Владимир, не заметивший моего настроения, продолжал говорить о Градовском, все более увлекаясь:
— И ведь как точно подмечено — на двух столпах держится государственный механизм, на церкви и собственности! Все прочее — чепуха, мишура, не более того. Вот эти два столпа рухнут — конец государству! И… — Тут он спохватился, видимо, почувствовав неуместность и несвоевременность подобных речей, отчего сам себя и оборвал: — Впрочем, что это я… Да, так вот, Андрей Николаевич Хардин по доброте душевной позволяет иногда посещать его на дому или в окружном суде, знакомиться с ходатайствами, набираться ума-разума в адвокатских делах. Так сказать, конфиденциально! — В узких глазах Ульянова появилась легкая насмешка. Уж не знаю, что именно вызывало у него веселье — положение поднадзорного, ставшего добровольным помощником знаменитого адвоката, или что другое. О своей ситуации он говорил с легкостью человека, не принимающего сложности всерьез.

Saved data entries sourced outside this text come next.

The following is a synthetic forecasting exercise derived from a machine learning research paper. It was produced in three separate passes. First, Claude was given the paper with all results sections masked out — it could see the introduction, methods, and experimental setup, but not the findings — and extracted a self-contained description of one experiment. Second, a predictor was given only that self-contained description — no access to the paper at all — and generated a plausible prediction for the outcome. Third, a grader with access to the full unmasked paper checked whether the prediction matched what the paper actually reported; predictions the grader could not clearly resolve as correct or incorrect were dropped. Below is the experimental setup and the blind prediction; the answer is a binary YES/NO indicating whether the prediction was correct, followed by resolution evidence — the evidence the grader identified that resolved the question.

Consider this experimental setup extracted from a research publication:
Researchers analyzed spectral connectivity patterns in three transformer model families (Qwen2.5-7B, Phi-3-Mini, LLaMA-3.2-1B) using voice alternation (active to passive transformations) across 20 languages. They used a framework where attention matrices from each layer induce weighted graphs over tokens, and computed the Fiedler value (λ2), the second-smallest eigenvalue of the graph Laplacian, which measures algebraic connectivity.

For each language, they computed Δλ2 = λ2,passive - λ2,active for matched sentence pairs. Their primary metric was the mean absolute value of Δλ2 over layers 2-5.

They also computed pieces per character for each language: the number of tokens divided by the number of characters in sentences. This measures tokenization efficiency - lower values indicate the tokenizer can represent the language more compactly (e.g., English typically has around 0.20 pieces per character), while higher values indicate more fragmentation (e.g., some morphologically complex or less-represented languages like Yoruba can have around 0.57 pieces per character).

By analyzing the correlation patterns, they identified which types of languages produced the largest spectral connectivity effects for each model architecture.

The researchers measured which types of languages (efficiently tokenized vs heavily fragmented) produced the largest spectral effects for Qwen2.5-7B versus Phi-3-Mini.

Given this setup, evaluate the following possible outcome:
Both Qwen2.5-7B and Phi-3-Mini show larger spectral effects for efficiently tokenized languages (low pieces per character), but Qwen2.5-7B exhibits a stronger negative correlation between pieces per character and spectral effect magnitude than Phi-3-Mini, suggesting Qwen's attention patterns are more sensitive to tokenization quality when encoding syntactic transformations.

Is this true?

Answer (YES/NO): NO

Тут Владимир, видимо, понял, что угрюмость моя была вызвана отнюдь не его высказыванием о возможном крушении столпов государства — суждением, которому я в других обстоятельствах жизни непременно дал бы гневную отповедь. Ульянов внимательнее всмотрелся в мой облик, бросил взгляд на чемодан и баул, стоявшие у моих ног. По его оживленному лицу пробежала тень.
— Так-так… — пробормотал он. — Так-так-так… А как вы сами-то, Николай Афанасьевич? Какими судьбами? Надолго ли в Самару? — Он кивнул на мой багаж. — Похоже, надолго. Случилось что-нибудь? — Смешинки из глаз Владимира пропали так же внезапно, как и появились. — Уж не с Еленой ли Николаевной какая неприятность? Известно мне, что она давно здесь живет и даже вышла замуж. Хотите верьте, хотите нет, но я ни разу у нее не был. Впрочем, никаких предложений и не поступало. С другой стороны, летом я бываю в Самаре лишь наездами — мы всем семейством живем на хуторе, в Алакаевке. Так что же? Ошибся ли я?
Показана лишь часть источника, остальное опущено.